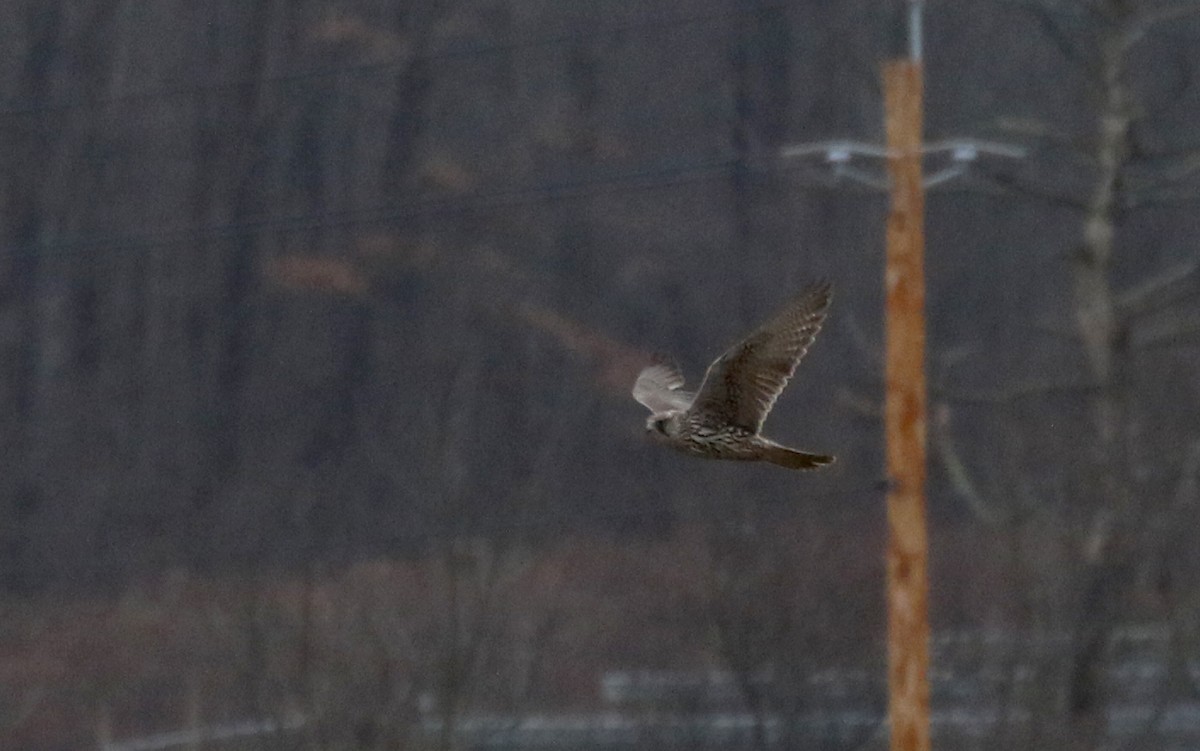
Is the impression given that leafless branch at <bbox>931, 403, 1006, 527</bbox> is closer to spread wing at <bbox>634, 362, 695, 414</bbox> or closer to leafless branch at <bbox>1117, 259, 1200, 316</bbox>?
leafless branch at <bbox>1117, 259, 1200, 316</bbox>

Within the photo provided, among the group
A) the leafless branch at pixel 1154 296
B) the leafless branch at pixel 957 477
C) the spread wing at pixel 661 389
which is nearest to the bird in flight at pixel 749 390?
the spread wing at pixel 661 389

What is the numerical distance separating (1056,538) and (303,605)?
14.8 feet

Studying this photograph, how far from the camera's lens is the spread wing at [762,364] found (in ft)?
29.7

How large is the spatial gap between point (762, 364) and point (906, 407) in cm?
247

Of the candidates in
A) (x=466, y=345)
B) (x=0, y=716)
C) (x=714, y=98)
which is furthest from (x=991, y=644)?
(x=714, y=98)

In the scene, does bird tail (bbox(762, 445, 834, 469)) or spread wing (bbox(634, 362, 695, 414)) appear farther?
spread wing (bbox(634, 362, 695, 414))

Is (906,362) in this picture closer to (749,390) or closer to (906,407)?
(906,407)

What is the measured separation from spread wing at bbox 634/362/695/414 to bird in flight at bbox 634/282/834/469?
0.59 meters

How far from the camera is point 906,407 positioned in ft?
37.9

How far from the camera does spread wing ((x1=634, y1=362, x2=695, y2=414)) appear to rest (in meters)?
10.2

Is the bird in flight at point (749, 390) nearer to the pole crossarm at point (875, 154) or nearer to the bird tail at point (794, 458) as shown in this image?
the bird tail at point (794, 458)

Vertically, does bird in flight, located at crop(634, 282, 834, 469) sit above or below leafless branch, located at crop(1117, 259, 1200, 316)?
below

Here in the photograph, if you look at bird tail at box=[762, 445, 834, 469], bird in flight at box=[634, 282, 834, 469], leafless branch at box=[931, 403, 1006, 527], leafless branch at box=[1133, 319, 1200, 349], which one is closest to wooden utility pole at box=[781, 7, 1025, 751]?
bird in flight at box=[634, 282, 834, 469]

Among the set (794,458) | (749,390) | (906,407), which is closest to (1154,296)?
(906,407)
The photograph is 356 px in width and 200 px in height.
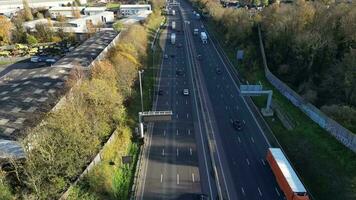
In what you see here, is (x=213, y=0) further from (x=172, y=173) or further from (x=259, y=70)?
(x=172, y=173)

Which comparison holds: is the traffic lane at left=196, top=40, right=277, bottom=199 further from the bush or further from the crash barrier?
the bush

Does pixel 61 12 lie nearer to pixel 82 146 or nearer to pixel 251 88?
pixel 251 88

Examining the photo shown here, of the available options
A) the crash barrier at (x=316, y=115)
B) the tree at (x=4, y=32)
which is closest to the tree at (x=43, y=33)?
the tree at (x=4, y=32)

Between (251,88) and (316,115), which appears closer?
(316,115)

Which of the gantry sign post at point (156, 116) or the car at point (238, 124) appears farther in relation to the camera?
the car at point (238, 124)

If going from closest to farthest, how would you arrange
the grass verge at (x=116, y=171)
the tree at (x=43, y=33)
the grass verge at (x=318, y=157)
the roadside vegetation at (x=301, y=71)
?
the grass verge at (x=116, y=171) → the grass verge at (x=318, y=157) → the roadside vegetation at (x=301, y=71) → the tree at (x=43, y=33)

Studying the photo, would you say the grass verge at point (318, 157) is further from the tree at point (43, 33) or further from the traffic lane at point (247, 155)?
the tree at point (43, 33)

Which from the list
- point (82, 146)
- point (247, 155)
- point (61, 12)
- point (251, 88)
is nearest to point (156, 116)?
point (82, 146)
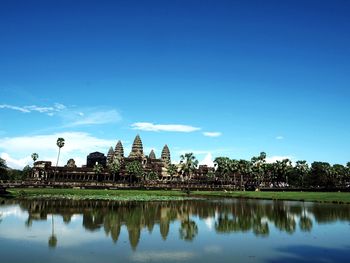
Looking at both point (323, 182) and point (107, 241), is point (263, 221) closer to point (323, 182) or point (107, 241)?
point (107, 241)

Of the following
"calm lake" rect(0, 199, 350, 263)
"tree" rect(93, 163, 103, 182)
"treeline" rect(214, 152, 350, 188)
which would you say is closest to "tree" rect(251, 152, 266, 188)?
"treeline" rect(214, 152, 350, 188)

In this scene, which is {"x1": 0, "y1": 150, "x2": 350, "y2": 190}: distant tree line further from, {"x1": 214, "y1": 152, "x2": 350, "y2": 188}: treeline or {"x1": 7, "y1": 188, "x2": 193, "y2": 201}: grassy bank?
{"x1": 7, "y1": 188, "x2": 193, "y2": 201}: grassy bank

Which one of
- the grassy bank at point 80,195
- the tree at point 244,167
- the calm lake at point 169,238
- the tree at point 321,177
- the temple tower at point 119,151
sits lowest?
the calm lake at point 169,238

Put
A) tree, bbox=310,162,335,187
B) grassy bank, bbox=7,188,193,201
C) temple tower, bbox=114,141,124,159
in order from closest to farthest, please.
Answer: grassy bank, bbox=7,188,193,201 → tree, bbox=310,162,335,187 → temple tower, bbox=114,141,124,159

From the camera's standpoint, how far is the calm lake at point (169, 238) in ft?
75.5

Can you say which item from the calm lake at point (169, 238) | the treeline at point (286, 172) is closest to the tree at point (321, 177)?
the treeline at point (286, 172)

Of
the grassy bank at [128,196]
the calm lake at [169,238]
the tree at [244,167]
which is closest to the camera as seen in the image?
the calm lake at [169,238]

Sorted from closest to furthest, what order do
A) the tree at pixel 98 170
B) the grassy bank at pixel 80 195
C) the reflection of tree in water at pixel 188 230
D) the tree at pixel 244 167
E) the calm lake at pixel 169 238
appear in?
the calm lake at pixel 169 238 < the reflection of tree in water at pixel 188 230 < the grassy bank at pixel 80 195 < the tree at pixel 244 167 < the tree at pixel 98 170

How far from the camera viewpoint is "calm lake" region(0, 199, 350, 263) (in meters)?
23.0

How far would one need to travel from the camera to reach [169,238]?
99.4 ft

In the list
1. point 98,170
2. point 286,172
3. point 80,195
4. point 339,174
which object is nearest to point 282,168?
point 286,172

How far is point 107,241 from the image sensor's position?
27.9 meters

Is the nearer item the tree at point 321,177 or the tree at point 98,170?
the tree at point 321,177

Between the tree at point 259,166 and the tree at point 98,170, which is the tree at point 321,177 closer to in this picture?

Work to be completed: Retype everything in the material word for word, minus pictures.

Result of the exercise:
Is the impression given that leafless branch at <bbox>931, 403, 1006, 527</bbox> is closer to spread wing at <bbox>634, 362, 695, 414</bbox> or closer to leafless branch at <bbox>1117, 259, 1200, 316</bbox>?
leafless branch at <bbox>1117, 259, 1200, 316</bbox>

Within the photo provided, among the group
A) the leafless branch at pixel 1154 296
B) the leafless branch at pixel 957 477
C) the spread wing at pixel 661 389
which is nearest to the bird in flight at pixel 749 390?
the spread wing at pixel 661 389

What is the numerical distance separating (1056,538) and (303,605)?
14.8 feet

Studying this photograph, how far from the camera's lens is the spread wing at [762,364] found (in ft)?
29.7

How large is the spatial gap between point (762, 364) and point (906, 407) in cm?
247

Of the candidates in
A) (x=466, y=345)
B) (x=0, y=716)
C) (x=714, y=98)
which is furthest from (x=991, y=644)?
(x=714, y=98)

In the scene, does bird tail (bbox(762, 445, 834, 469)) or spread wing (bbox(634, 362, 695, 414)) appear farther?
spread wing (bbox(634, 362, 695, 414))

Is (906,362) in this picture closer to (749,390) or closer to (906,407)?
(906,407)

What is the measured separation from spread wing at bbox 634/362/695/414 to bird in flight at bbox 634/282/834/469?
0.59 meters

How far from the camera is point 906,407 positioned in ft?
37.9

How far from the camera does spread wing ((x1=634, y1=362, x2=695, y2=414)) appear to rest (in meters)?
10.2

Is the bird in flight at point (749, 390) nearer to the pole crossarm at point (875, 154) or nearer to the bird tail at point (794, 458) as shown in this image?
the bird tail at point (794, 458)

Vertically, does bird in flight, located at crop(634, 282, 834, 469) sit above or below leafless branch, located at crop(1117, 259, 1200, 316)?
below

Here in the photograph, if you look at bird tail at box=[762, 445, 834, 469], bird in flight at box=[634, 282, 834, 469], leafless branch at box=[931, 403, 1006, 527], leafless branch at box=[1133, 319, 1200, 349], which one is closest to wooden utility pole at box=[781, 7, 1025, 751]?
bird in flight at box=[634, 282, 834, 469]

Among the set (794,458) | (749,390) | (906,407), which is closest to (1154,296)?
(906,407)
The photograph is 356 px in width and 200 px in height.
In what you see here, is (x=213, y=0) further from (x=172, y=173) or further from (x=259, y=70)?
(x=172, y=173)

Which comparison holds: is the traffic lane at left=196, top=40, right=277, bottom=199 further from the bush or further from the crash barrier?
the bush

Does pixel 61 12 lie nearer to pixel 82 146 or nearer to pixel 251 88?
pixel 251 88

Examining the photo shown here, of the available options
A) the crash barrier at (x=316, y=115)
B) the tree at (x=4, y=32)
which is closest to the tree at (x=43, y=33)?
the tree at (x=4, y=32)

Between (251,88) and (316,115), which appears closer?
(316,115)

Which of the gantry sign post at point (156, 116) or the car at point (238, 124) appears farther in relation to the camera?
the car at point (238, 124)

If going from closest to farthest, how would you arrange
the grass verge at (x=116, y=171)
the tree at (x=43, y=33)
the grass verge at (x=318, y=157)
the roadside vegetation at (x=301, y=71)
?
the grass verge at (x=116, y=171) → the grass verge at (x=318, y=157) → the roadside vegetation at (x=301, y=71) → the tree at (x=43, y=33)

Studying the photo, would you say the grass verge at point (318, 157) is further from the tree at point (43, 33) or further from the traffic lane at point (247, 155)?
the tree at point (43, 33)

Which from the list
- point (82, 146)
- point (247, 155)
- point (61, 12)
- point (251, 88)
is nearest to point (156, 116)?
point (82, 146)
Looking at both point (323, 182) and point (107, 241), is point (263, 221) closer to point (323, 182) or point (107, 241)?
point (107, 241)

Of the following
"calm lake" rect(0, 199, 350, 263)
"tree" rect(93, 163, 103, 182)
"treeline" rect(214, 152, 350, 188)
which would you say is closest to "tree" rect(251, 152, 266, 188)?
"treeline" rect(214, 152, 350, 188)

In this scene, which is {"x1": 0, "y1": 150, "x2": 350, "y2": 190}: distant tree line further from, {"x1": 214, "y1": 152, "x2": 350, "y2": 188}: treeline or {"x1": 7, "y1": 188, "x2": 193, "y2": 201}: grassy bank?
{"x1": 7, "y1": 188, "x2": 193, "y2": 201}: grassy bank

Which one of
- the grassy bank at point 80,195
- the tree at point 244,167
- the calm lake at point 169,238
- the tree at point 321,177
- the temple tower at point 119,151
sits lowest?
the calm lake at point 169,238

Put
A) tree, bbox=310,162,335,187
B) grassy bank, bbox=7,188,193,201
C) temple tower, bbox=114,141,124,159
in order from closest to farthest, please.
Answer: grassy bank, bbox=7,188,193,201 → tree, bbox=310,162,335,187 → temple tower, bbox=114,141,124,159

From the camera's standpoint, how far is the calm lake at point (169, 238) in ft?
75.5

Can you say which item from the calm lake at point (169, 238) | the treeline at point (286, 172) is closest to the tree at point (321, 177)?
the treeline at point (286, 172)

Of
the grassy bank at [128,196]
the calm lake at [169,238]
the tree at [244,167]
which is closest to the camera as seen in the image?
the calm lake at [169,238]

Sorted from closest to furthest, what order do
A) the tree at pixel 98 170
B) the grassy bank at pixel 80 195
C) the reflection of tree in water at pixel 188 230
D) the tree at pixel 244 167
E) the calm lake at pixel 169 238
appear in?
the calm lake at pixel 169 238 < the reflection of tree in water at pixel 188 230 < the grassy bank at pixel 80 195 < the tree at pixel 244 167 < the tree at pixel 98 170

How far from the camera viewpoint is "calm lake" region(0, 199, 350, 263) (in meters)?
23.0

How far would one need to travel from the camera to reach [169,238]?
99.4 ft

In the list
1. point 98,170
2. point 286,172
3. point 80,195
4. point 339,174
which object is nearest to point 282,168?
point 286,172

How far is point 107,241 from the image sensor's position?
27.9 meters

Is the nearer item the tree at point 321,177 or the tree at point 98,170?
the tree at point 321,177

Between the tree at point 259,166 and the tree at point 98,170, which is the tree at point 321,177 closer to in this picture?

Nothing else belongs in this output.